NeMo Retriever extraction is typically deployed as a cluster of containers for robust, scalable production use.

Note

NeMo Retriever extraction is also known as NVIDIA Ingest and nv-ingest.

In addition, you can use library mode, which is intended for the following cases:

  • Local development
  • Experimentation and testing
  • Small-scale workloads, such as workloads of fewer than 100 documents

By default, library mode depends on NIMs that are hosted on build.nvidia.com. In library mode you launch the main pipeline service directly within a Python process, while all other services (such as embedding and storage) are hosted remotely in the cloud.

To get started using library mode, you need the following:

  • Linux operating systems (Ubuntu 22.04 or later recommended) or MacOS
  • Python 3.12
  • We strongly advise using an isolated Python virtual env, such as provided by uv or conda

Step 1: Prepare Your Environment

Use the following procedure to prepare your environment.

  1. Run the following code to create your NV Ingest Conda environment.
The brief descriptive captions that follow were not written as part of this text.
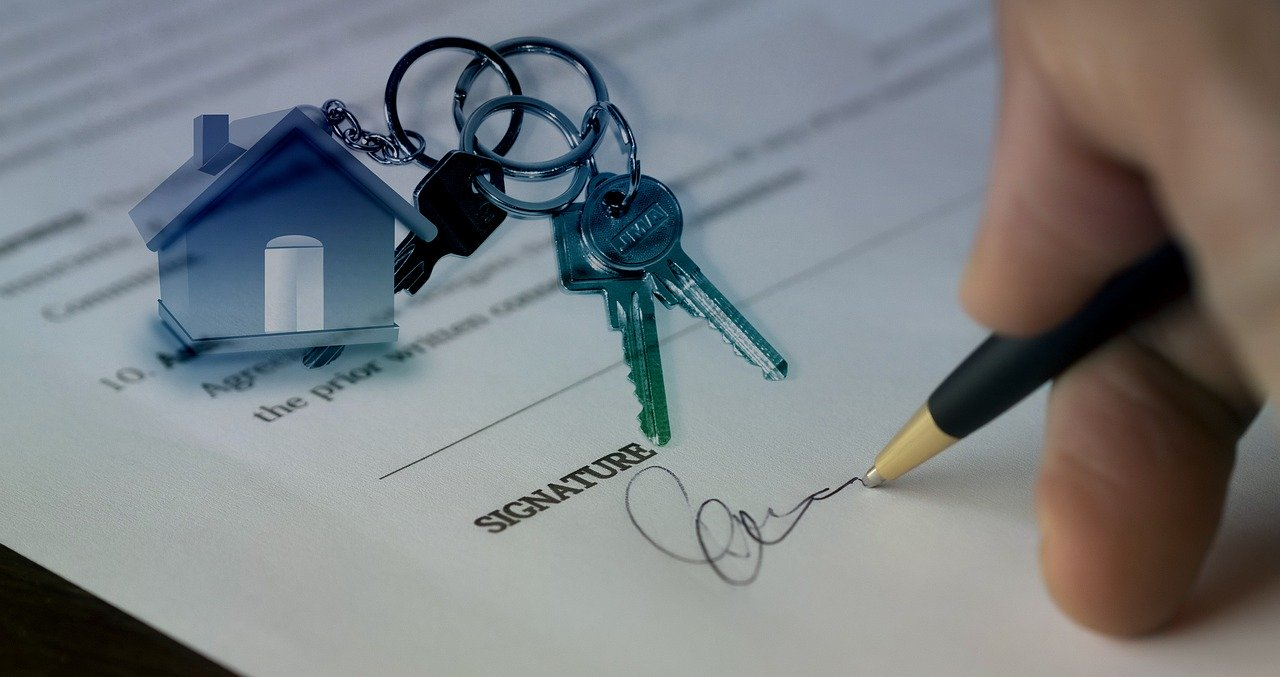 Hand signing contract for house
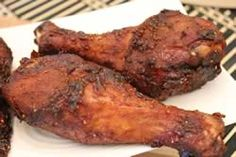 smoked chicken legs and thighs in a bradley smoker with complete step by step instructions for preparing and smoking them to perfection.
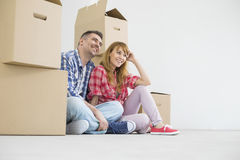 Full-length of happy couple sitting in new house royalty free stock image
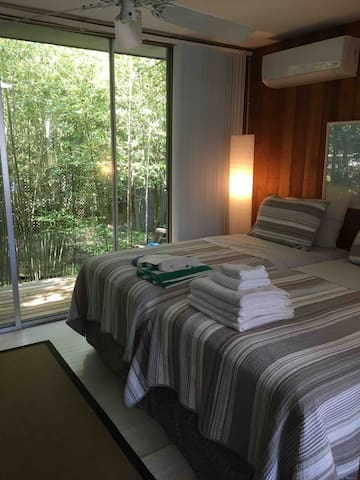 Garden view with direct access to private deck. Room includes its own TV and A/C / heater.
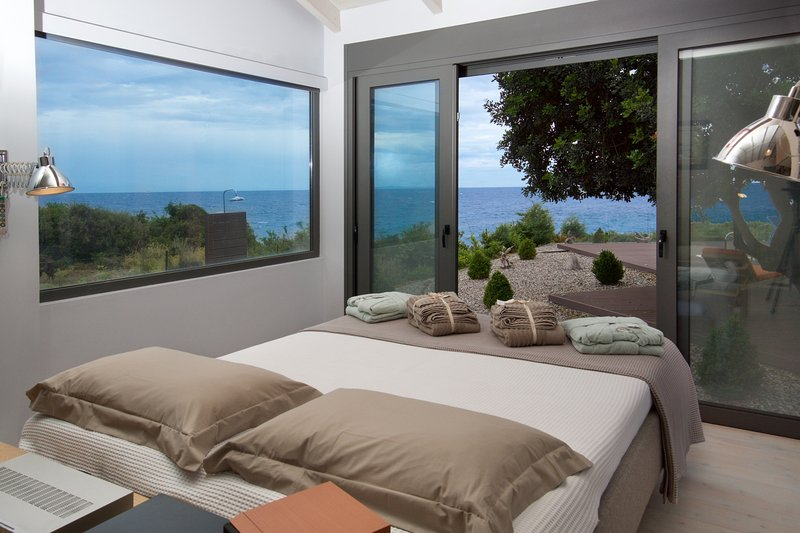 Sea view from the ergonomic bed that can be adjusted for your comfort using the wireless remote.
       uv venv --python 3.12 nvingest && \
         source nvingest/bin/activate && \
         uv pip install nv-ingest==26.1.1 nv-ingest-api==26.1.1 nv-ingest-client==26.1.1 milvus-lite==2.4.12
    

    Tip

    To confirm that you have activated your Conda environment, run which python and confirm that you see nvingest in the result. You can do this before any python command that you run.
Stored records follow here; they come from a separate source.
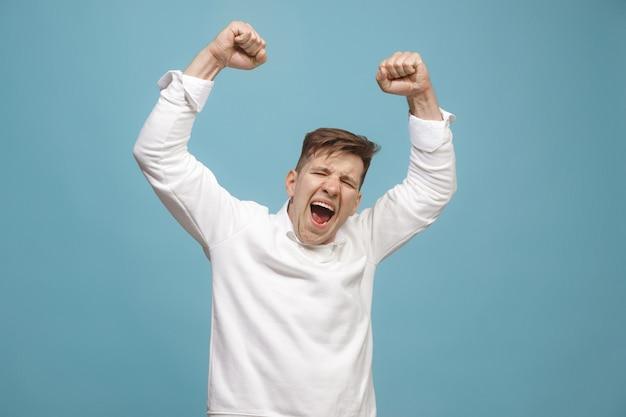 勝者になることを祝う幸せな有頂天の成功男。男性モデルのダイナミックでエネルギッシュなイメージ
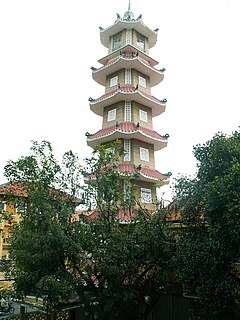 A bell tower that has seven levels of the same pattern, is octagonal with alternating long and short sides, has ornate tiling, and is surrounded by plants.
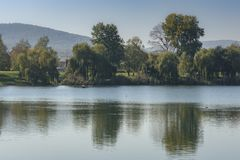 Beautiful rural landscape with a calm water surface. In the distance is a line of forest mountains. In the middle - a strip of green forest, reflected in a stock image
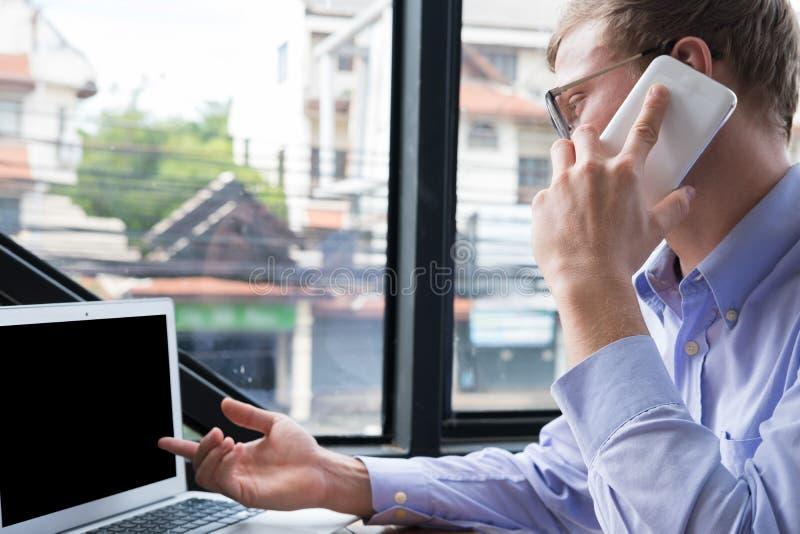 Conversazione dell'uomo d'affari sul telefono cellulare all'ufficio chiamata del giovane su MP fotografie stock libere da diritti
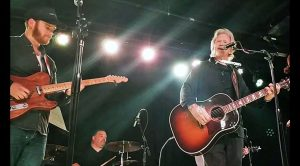 "Kris Kristofferson & Merle's Son Share Pleading ""Why Me Lord?"" With Captivated Crowd"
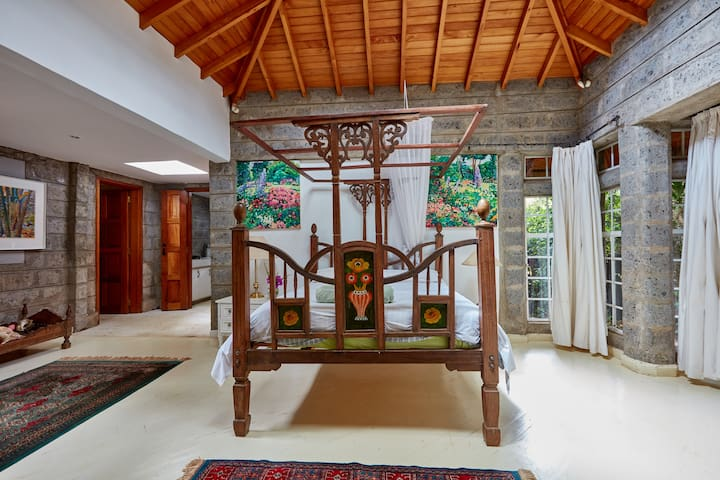 The traditional Swahili bed is placed across the bedroom fireplace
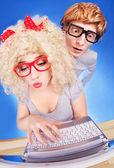Zabawny facet szpieguje dziewczyna, ona jest przy użyciu komputera przenośnego — Zdjęcie stockowe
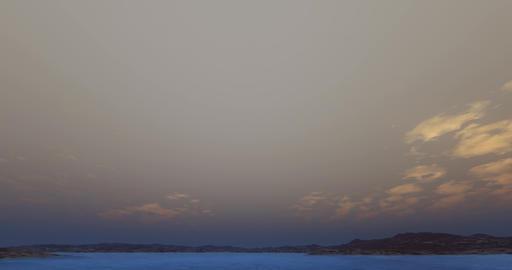 4k cloud flying over lake & wilderness at dusk Footage
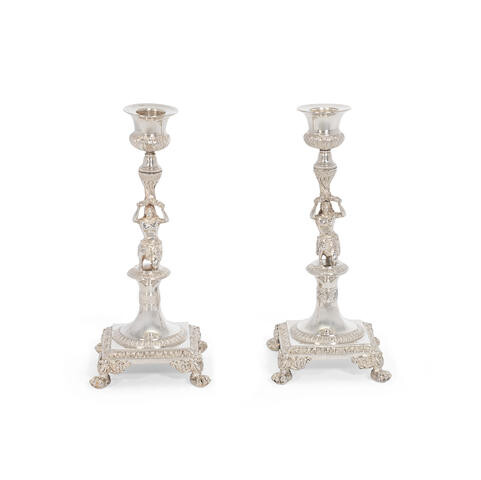 A pair of silver figural candlesticks
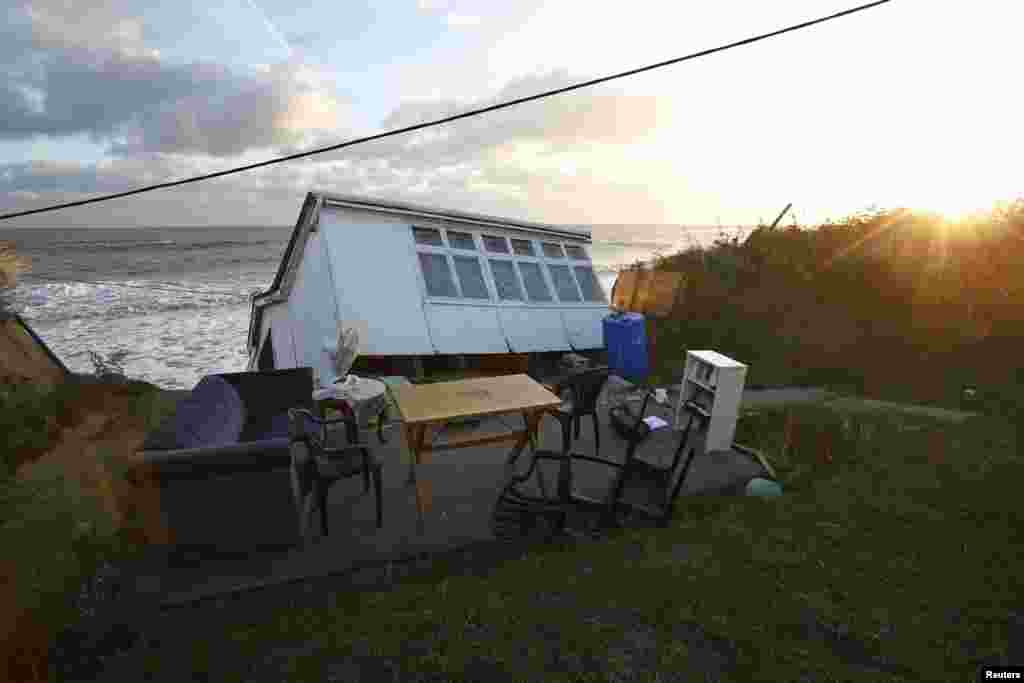 Furniture sits in the garden of a house that fell into the sea during a storm surge in Hemsby, eastern England, Britain.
  2. Set or create a .env file that contains your NVIDIA Build API key and other environment variables.

    Note

    If you have an NGC API key, you can use it here. For more information, refer to Generate Your NGC Keys and Environment Configuration Variables.

    • To set your variables, use the following code.
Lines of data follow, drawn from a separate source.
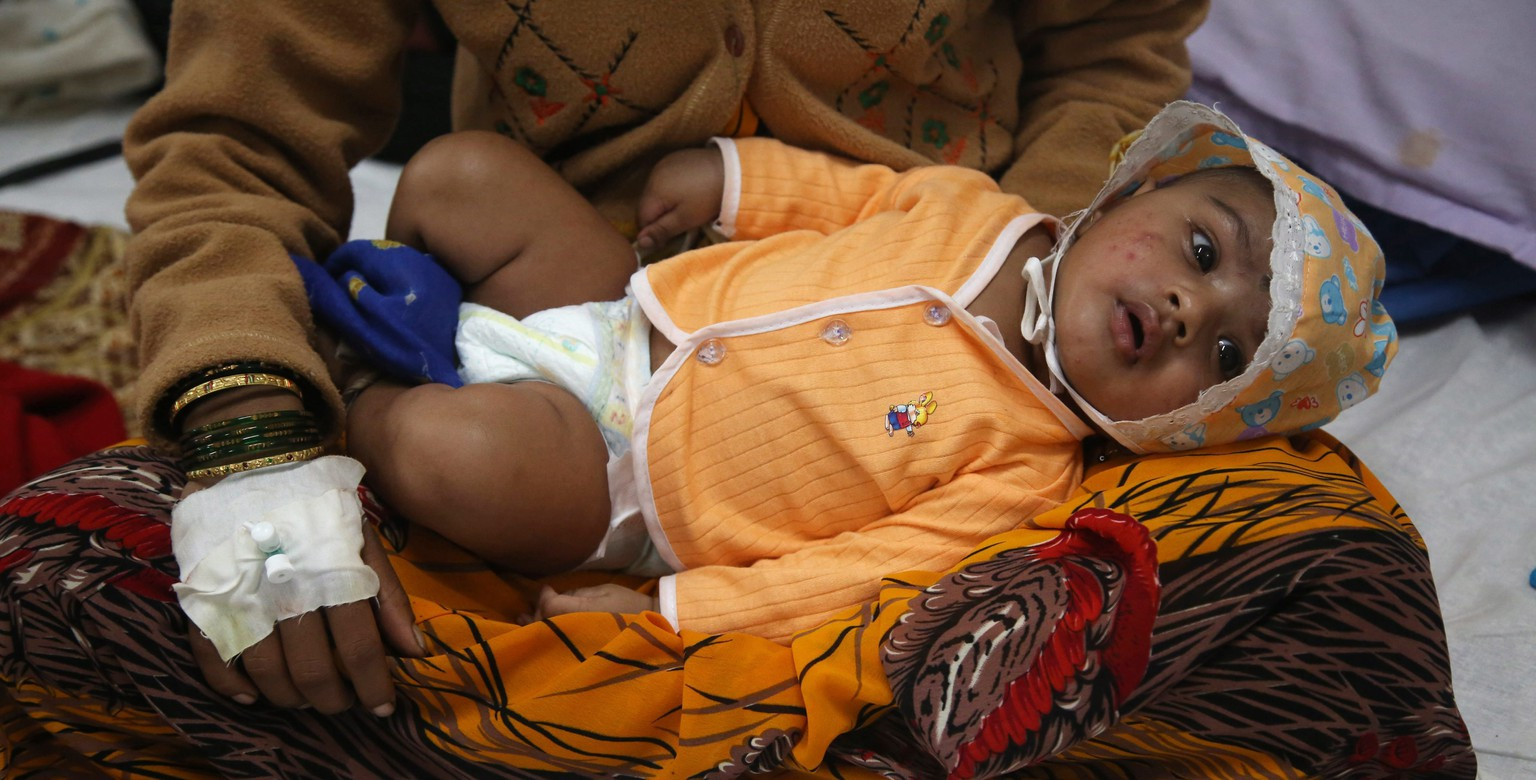 epa04337675 A three months old baby boy, who survived a landslide, receives treatment at the government hospital in Manchar, 65 kilometre from Malin village, Pune district, Maharashtra, India, 01 August 2014. At least fifty-one bodies have been found in the mounds of mud and stones left by the landslide that devastated the village of Malin in India's western state of Maharashtra. More than 360 personnel from the National Disaster Response Force were working in shifts assisted by local police and other officials.  EPA/DIVYAKANT SOLANKI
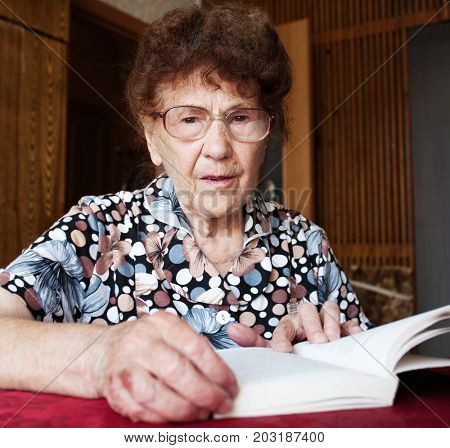 Elderly female at home. Old woman reading book.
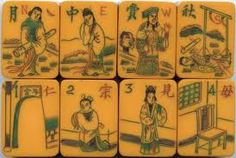 vintage Bakelite Mah Jong tiles.. The bottom line would be better in reverse order. 4,3,2,1. What does the south tile signify?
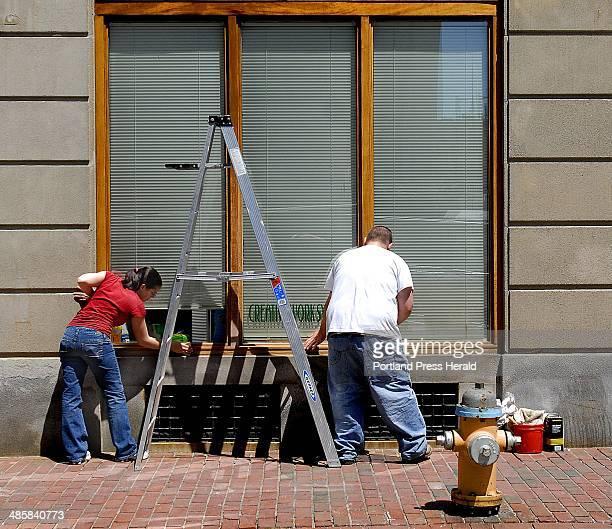 Doug Jones/Staff Photographer Brittney Cuomo and Taylor Jerome of Christine's LLC refinish the Elm Street windows of a building at the corner of Elm...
      export NVIDIA_API_KEY=nvapi-<your key>
      
      - To add your variables to a .env file, include the following.

      NVIDIA_API_KEY=nvapi-<your key>
      

Step 2: Ingest Documents

You can submit jobs programmatically by using Python.

Tip

For more Python examples, refer to NV-Ingest: Python Client Quick Start Guide.

If you have a very high number of CPUs, and see the process hang without progress, we recommend that you use taskset to limit the number of CPUs visible to the process. Use the following code.

taskset -c 0-3 python your_ingestion_script.py

On a 4 CPU core low end laptop, the following code should take about 10 seconds.

import time

from nv_ingest.framework.orchestration.ray.util.pipeline.pipeline_runners import run_pipeline
from nv_ingest_client.client import Ingestor, NvIngestClient
from nv_ingest_api.util.message_brokers.simple_message_broker import SimpleClient
from nv_ingest_client.util.process_json_files import ingest_json_results_to_blob

def main():
    # Start the pipeline subprocess for library mode
    run_pipeline(block=False, disable_dynamic_scaling=True, run_in_subprocess=True)

    client = NvIngestClient(
        message_client_allocator=SimpleClient,
        message_client_port=7671,
        message_client_hostname="localhost",
    )

    # gpu_cagra accelerated indexing is not available in milvus-lite
    # Provide a filename for milvus_uri to use milvus-lite
    milvus_uri = "milvus.db"
    collection_name = "test"
    sparse = False

    # do content extraction from files
    ingestor = (
        Ingestor(client=client)
        .files("data/multimodal_test.pdf")
        .extract(
            extract_text=True,
            extract_tables=True,
            extract_charts=True,
            extract_images=True,
            table_output_format="markdown",
            extract_infographics=True,
            # extract_method="nemotron_parse", #Slower, but maximally accurate, especially for PDFs with pages that are scanned images
            text_depth="page",
        )
        .embed()
        .vdb_upload(
            collection_name=collection_name,
            milvus_uri=milvus_uri,
            sparse=sparse,
            # for llama-3.2 embedder, use 1024 for e5-v5
            dense_dim=2048,
        )
    )

    print("Starting ingestion..")
    t0 = time.time()

    # Return both successes and failures
    # Use for large batches where you want successful chunks/pages to be committed, while collecting detailed diagnostics for failures.
    results, failures = ingestor.ingest(show_progress=True, return_failures=True)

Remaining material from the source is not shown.